● **抜粋本文**:
----

犬の病気 感染症 ジステンパー

ジステンパー

ジステンパーとは、人間にかかる「はしか」に似たウィルスが原因で起こる伝染病。
主に、母乳の免疫が消失する生後3ヶ月の、ワクチン未接種の子犬に高い確率で発症します。
栄養状態の悪い犬の場合は、死亡率は50〜90%と非常に高くなり、
また、ジステンパーに感染し回復したとしても、約50%の犬に後遺症が残るといわれています。

ジステンパーの原因

ジステンパーの原因は、主に以下の2通りあります。
・飛沫感染 ジステンパーウイルスに感染した犬からの咳やくしゃみによる感染
・接触感染 ジステンパーウイルスに感染した犬の、鼻水、唾液、目やに、排泄物との直接接触による感染

主にワクチン未接種の1歳未満の子犬に感染する確率が高い感染病です。
特に乾燥した冬の寒い時期には伝染性がさらに高まります。

ジステンパーの症状

ジステンパーが発症すると、目やに、鼻水、発熱、食欲不振、咳などの初期症状が現れます。この時期だと症状はまだ軽く、自然に回復するケースもあります。

しかし、免疫力の弱い子犬などがジステンパーに感染すると、感染してから約1ヶ月後、咳、下痢、嘔吐などの症状が見られ、さまざまな細菌に感染する事があります。

主な症状は、白血球の減少、咳などの呼吸器症状、血便、粘着性のある目やになどを伴う結膜炎や角膜炎、肉球の角質化など。

さらに進行し、ウイルスが脳神経細胞や脊髄の神経細胞に侵入すれば、けいれんや麻痺、歩行困難になるなどの神経症状が見られ、最悪の場合には死に至ることもあります。

また、まれに初期症状が現れず、突然けいれんなどの神経症状が見られる事もあり注意が必要です。

ジステンパーの治療方法

感染後の有効なジステンパーの治療薬は、現時点では見つかっていないのが現状です。
そのため、治療は細菌の二次感染を防ぐ為に抗生物質を投与したり、その他、嘔吐や下痢、発作を抑える投薬、さらに必要な栄養や水分の補給・点滴などで、免疫力を高める治療を行うなどの対処療法が行われます。

ジステンパーの予防

ジステンパーの予防は、ワクチン接種が有効です。特に生後3ヶ月以内の子犬の場合は、適切な時期や回数のワクチンを接種すれば完全に予防する事ができます。
動物病院でよく相談し、子犬期から老齢期まで適切なワクチン接種を定期的に受けるようにしましょう。

----

● **保存済みデータ項目**:
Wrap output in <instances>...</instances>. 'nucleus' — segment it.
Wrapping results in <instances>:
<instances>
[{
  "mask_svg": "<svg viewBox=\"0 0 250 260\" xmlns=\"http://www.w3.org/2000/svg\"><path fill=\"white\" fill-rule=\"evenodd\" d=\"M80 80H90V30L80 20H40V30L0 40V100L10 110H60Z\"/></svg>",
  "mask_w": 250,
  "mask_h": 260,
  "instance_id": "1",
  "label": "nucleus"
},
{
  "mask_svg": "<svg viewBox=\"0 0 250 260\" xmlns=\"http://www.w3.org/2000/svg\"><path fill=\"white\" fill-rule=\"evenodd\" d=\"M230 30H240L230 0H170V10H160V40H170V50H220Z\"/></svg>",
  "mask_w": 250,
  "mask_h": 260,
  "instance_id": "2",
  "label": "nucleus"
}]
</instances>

----

● **作業依頼 1**:
ジステンパーの解説文について、次の問いに答えてください。
(a) 栄養状態の悪い犬の場合、死亡率はどの程度とされていますか。
(b) 伝染性がさらに高まるのはどのような時期ですか。
(c) 細菌の二次感染を防ぐために投与されるものは何ですか。
● **作業依頼 2**: ジステンパーの解説文のうち、「感染後の有効なジステンパーの治療薬は」で始まる段落を、要点を保ったまま箇条書きにまとめてください。
● **作業依頼 3**: ジステンパーの解説文のうち、「犬の病気 感染症 ジステンパー」から始まり「ジステンパーの原因は、主に以下の2通りあります。」で終わる部分を、「子犬」を「幼犬」に差し替えて書き直してください。

● **解答 1**:
(a) 50〜90%
(b) 乾燥した冬の寒い時期
(c) 抗生物質

● **解答 2**:
・感染後に有効な治療薬は、現時点では見つかっていない。
・そのため、対処療法が行われる。
・細菌の二次感染を防ぐため、抗生物質を投与する。
・嘔吐、下痢、発作を抑える薬を投与する。
・必要な栄養や水分を補給し、点滴などで免疫力を高める。

● **解答 3**:
犬の病気 感染症 ジステンパー

ジステンパー

ジステンパーとは、人間にかかる「はしか」に似たウィルスが原因で起こる伝染病。
主に、母乳の免疫が消失する生後3ヶ月の、ワクチン未接種の幼犬に高い確率で発症します。
栄養状態の悪い犬の場合は、死亡率は50〜90%と非常に高くなり、
また、ジステンパーに感染し回復したとしても、約50%の犬に後遺症が残るといわれています。

ジステンパーの原因

ジステンパーの原因は、主に以下の2通りあります。